> _WORK ORDER_: Print the part of the passage on incident exchange formats that starts at "There is much" and ends at "netflow probes, etc.".

### SUPPLIED PASSAGE

Also this format has some reusable ideas:
Incident Object Description Exchange Format is also meant for exchange of incident report description between CSIRT teams. This is evident for example from ability to communicate recommended/required action (Action element).
IODEF is able to describe the whole case and its timeframe, not only one event – each decisive or communication action can be documented.
Like IDMEF, it has limited means for extending, but usable only on several explicitly defined places.
Specification also suggests, that some kind of interoperability with IDMEF is possible. According to our observation, there are only two ways – IDMEF can be recomposed into IODEF, or it can be inserted as is into IncidentAlert wrapper node. Problems with this former approach are evident – analysing tools must be able to decipher the complexity of both formats.
There is much of freedom in representation of Assessment field, types and semantics are dependent on attributes. Sender can choose one representation, which it will continue to use, however receiver would have to know, or in worse case interpret all of them.
Interesting ideas to reuse:
Format, used by Warden system for exchange of simple events from security probes – honeypots, SSH logs, netflow probes, etc.
It could be explained as an analogy of netflow for security incidents. Warden messages are rigid static messages, which (similarly to X-ARF) cannot describe more sources and/or more destinations. Also, information about target of attack is by design incomplete (users usually do not want to spoil addresses of their honeypot systems), however that complicates more general usage, because in incidents against production infrastructure this information may be vital for analysis.
There is no extensibility – just free text field for additional data, mostly meant for human inspection.

######
### DATA TO EXAMINE

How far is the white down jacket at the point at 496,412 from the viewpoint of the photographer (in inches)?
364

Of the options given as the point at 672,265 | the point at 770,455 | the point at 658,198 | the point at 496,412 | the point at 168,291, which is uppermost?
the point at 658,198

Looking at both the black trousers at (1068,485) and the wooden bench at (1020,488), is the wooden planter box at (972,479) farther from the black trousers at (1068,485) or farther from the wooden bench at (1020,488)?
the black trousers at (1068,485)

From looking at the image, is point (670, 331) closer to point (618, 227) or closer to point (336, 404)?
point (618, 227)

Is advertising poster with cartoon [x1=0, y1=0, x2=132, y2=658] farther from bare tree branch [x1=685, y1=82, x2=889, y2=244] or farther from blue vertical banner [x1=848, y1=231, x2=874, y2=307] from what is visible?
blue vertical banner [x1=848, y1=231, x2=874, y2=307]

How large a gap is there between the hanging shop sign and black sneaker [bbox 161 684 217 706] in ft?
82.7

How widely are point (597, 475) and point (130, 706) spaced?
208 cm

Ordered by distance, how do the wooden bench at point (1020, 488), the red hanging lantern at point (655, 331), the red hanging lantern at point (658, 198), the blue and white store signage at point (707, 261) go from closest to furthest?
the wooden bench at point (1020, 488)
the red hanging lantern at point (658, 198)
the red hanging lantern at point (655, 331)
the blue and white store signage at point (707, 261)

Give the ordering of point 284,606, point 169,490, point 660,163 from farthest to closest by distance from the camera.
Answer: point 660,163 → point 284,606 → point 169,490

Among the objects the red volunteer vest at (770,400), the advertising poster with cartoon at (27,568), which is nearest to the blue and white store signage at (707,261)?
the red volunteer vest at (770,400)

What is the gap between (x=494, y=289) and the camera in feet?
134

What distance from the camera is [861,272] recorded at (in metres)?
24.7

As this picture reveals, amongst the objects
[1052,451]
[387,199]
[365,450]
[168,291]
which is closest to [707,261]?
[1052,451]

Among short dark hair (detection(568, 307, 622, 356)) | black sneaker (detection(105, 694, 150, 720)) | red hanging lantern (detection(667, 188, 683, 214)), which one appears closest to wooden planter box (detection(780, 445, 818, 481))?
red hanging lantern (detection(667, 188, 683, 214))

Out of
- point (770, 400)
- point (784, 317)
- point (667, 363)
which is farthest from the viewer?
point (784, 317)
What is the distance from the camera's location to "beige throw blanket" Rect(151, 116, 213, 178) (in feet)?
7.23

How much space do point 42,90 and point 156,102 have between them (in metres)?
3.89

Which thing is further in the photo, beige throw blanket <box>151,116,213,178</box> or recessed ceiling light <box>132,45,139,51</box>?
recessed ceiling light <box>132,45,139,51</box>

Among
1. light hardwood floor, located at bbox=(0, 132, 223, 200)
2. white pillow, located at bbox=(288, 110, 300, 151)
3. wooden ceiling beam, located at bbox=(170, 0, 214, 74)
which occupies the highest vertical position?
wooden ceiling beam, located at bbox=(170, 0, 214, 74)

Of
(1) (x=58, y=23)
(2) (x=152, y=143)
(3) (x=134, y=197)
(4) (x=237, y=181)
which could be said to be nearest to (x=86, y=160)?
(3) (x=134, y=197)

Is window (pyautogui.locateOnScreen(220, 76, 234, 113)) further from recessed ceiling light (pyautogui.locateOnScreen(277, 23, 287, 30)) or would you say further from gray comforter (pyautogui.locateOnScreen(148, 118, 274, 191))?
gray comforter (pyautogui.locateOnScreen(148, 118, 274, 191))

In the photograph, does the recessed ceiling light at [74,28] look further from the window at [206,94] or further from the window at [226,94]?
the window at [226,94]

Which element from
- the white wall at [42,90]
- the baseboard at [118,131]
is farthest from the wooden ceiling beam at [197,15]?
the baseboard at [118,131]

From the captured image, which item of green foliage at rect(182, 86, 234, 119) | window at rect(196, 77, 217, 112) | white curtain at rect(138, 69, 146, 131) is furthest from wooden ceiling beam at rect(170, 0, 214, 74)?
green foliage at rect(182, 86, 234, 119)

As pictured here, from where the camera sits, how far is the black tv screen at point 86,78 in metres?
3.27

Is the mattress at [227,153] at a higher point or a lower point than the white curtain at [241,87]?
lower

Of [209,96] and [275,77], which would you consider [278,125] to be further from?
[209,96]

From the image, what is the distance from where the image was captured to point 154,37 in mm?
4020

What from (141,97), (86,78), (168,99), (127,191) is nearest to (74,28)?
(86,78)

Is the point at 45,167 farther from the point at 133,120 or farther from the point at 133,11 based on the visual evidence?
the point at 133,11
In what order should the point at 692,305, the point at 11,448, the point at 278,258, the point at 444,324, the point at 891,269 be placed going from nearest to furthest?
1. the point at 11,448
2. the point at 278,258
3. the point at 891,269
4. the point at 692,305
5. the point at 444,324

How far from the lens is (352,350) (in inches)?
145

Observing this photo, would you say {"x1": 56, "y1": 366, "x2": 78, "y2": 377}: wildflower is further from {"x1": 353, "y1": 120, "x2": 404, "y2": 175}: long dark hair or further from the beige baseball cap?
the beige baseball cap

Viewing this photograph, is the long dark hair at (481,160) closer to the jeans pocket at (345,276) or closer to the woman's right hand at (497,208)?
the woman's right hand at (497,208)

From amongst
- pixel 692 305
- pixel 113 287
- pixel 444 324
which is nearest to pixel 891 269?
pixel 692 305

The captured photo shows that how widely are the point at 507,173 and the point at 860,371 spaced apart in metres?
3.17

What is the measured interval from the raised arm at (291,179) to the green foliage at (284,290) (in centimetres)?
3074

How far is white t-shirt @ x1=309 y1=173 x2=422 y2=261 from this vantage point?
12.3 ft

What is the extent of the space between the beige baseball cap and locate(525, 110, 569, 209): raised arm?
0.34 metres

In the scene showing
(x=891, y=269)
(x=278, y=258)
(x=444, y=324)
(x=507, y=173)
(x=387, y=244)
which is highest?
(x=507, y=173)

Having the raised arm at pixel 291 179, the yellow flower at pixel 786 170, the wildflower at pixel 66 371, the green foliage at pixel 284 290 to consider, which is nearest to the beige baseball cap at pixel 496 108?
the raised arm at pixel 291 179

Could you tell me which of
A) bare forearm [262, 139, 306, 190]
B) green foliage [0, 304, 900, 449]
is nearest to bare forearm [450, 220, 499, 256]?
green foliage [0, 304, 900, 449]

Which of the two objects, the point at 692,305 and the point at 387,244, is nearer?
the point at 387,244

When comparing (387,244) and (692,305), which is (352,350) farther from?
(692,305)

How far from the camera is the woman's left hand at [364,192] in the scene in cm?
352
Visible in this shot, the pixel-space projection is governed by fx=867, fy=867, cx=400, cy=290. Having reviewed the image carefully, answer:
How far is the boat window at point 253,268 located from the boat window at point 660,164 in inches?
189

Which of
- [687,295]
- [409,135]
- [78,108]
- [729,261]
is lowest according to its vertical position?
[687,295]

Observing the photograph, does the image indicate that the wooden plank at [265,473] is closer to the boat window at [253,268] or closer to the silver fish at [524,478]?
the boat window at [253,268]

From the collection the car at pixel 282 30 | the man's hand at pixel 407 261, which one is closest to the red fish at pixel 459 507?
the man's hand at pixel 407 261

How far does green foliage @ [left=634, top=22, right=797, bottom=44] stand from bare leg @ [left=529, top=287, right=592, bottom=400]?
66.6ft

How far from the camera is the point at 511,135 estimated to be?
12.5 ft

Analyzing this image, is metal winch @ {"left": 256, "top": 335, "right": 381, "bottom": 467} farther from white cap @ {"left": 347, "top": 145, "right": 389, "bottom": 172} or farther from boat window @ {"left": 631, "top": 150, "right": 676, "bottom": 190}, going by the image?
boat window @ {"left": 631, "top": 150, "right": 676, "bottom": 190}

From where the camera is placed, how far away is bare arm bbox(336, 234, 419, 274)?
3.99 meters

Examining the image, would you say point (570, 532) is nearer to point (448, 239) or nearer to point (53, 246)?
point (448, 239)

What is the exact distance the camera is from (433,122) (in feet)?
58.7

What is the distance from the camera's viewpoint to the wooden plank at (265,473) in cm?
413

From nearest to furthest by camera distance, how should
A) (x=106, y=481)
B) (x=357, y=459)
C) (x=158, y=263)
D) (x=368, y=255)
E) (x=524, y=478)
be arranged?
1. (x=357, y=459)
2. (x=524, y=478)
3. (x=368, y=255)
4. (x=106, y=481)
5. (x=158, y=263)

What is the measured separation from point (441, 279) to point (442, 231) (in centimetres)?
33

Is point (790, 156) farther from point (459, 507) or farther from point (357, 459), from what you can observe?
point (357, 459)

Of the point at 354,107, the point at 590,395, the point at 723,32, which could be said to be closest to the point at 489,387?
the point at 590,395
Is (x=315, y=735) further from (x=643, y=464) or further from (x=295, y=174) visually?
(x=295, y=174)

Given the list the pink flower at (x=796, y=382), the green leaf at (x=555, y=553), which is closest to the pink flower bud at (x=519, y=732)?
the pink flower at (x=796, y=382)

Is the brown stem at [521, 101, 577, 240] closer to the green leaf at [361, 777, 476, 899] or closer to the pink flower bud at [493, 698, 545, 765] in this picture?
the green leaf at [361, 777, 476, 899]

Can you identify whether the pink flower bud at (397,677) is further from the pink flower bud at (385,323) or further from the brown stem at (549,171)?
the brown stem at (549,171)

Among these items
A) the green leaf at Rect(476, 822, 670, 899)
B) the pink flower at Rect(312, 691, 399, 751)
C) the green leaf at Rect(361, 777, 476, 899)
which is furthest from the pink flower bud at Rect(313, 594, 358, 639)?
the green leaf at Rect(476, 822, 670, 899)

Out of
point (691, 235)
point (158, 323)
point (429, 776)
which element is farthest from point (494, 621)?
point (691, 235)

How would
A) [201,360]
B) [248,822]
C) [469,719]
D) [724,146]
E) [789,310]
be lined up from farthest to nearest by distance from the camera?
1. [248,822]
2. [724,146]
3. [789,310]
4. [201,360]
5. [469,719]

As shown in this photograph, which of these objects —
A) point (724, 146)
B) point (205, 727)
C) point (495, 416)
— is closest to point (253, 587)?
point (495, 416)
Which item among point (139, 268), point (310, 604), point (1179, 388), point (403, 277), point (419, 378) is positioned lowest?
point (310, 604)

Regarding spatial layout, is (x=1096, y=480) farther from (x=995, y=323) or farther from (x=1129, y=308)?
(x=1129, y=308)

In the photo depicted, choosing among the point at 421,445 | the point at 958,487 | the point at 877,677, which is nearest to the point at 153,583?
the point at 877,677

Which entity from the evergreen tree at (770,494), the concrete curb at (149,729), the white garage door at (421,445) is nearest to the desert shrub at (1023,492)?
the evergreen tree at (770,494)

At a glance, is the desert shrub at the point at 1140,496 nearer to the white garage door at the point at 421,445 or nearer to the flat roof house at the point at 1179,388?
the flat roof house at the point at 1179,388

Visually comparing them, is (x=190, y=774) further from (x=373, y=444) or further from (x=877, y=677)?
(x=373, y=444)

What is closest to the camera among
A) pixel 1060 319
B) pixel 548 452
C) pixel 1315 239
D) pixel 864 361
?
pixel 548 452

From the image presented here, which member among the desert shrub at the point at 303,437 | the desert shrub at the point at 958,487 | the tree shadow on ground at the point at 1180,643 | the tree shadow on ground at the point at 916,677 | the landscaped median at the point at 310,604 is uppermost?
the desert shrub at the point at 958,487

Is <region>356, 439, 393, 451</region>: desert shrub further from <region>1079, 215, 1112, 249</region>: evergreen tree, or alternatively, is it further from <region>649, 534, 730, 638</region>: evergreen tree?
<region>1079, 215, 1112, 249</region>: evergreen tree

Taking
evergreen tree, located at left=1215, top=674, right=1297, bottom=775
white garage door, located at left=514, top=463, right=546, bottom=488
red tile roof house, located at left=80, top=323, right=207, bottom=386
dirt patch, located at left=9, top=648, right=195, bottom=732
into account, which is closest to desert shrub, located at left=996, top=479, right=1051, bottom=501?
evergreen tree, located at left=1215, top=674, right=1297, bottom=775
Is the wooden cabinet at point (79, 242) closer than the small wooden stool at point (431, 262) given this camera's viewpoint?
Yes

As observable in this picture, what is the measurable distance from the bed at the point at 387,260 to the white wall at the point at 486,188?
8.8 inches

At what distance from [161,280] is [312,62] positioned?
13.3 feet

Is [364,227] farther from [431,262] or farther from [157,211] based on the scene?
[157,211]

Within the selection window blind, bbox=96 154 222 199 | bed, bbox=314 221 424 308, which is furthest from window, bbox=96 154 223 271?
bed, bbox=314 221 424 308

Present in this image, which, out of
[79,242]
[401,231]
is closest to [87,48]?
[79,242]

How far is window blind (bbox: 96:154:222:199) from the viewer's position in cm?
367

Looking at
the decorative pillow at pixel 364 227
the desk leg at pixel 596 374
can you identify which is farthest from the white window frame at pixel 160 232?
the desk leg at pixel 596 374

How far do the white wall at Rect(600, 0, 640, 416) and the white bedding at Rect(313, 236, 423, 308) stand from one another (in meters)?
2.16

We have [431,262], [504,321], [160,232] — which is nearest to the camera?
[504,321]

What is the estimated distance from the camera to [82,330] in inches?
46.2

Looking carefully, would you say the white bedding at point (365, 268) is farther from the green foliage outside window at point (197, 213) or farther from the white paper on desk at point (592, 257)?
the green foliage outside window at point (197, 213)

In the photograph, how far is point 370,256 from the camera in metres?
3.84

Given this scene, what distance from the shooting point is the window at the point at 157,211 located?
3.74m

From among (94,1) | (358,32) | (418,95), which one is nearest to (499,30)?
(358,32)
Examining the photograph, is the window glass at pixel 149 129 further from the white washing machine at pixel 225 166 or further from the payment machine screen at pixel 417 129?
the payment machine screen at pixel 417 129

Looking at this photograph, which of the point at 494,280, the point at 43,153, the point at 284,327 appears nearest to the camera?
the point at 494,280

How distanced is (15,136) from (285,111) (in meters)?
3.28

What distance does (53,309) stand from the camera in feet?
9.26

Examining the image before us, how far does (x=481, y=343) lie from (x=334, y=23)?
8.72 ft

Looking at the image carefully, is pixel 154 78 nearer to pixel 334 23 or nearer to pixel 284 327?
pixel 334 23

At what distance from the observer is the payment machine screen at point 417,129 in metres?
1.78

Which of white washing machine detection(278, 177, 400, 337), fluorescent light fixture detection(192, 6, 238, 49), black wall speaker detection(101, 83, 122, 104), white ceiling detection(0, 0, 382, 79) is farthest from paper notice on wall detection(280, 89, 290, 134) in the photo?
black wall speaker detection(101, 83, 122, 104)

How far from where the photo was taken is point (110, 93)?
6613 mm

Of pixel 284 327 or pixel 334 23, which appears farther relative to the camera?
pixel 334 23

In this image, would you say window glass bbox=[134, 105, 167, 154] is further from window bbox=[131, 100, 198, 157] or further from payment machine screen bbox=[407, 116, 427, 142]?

######

> _EXERCISE RESULT_:
There is much of freedom in representation of Assessment field, types and semantics are dependent on attributes. Sender can choose one representation, which it will continue to use, however receiver would have to know, or in worse case interpret all of them.
Interesting ideas to reuse:
Format, used by Warden system for exchange of simple events from security probes – honeypots, SSH logs, netflow probes, etc.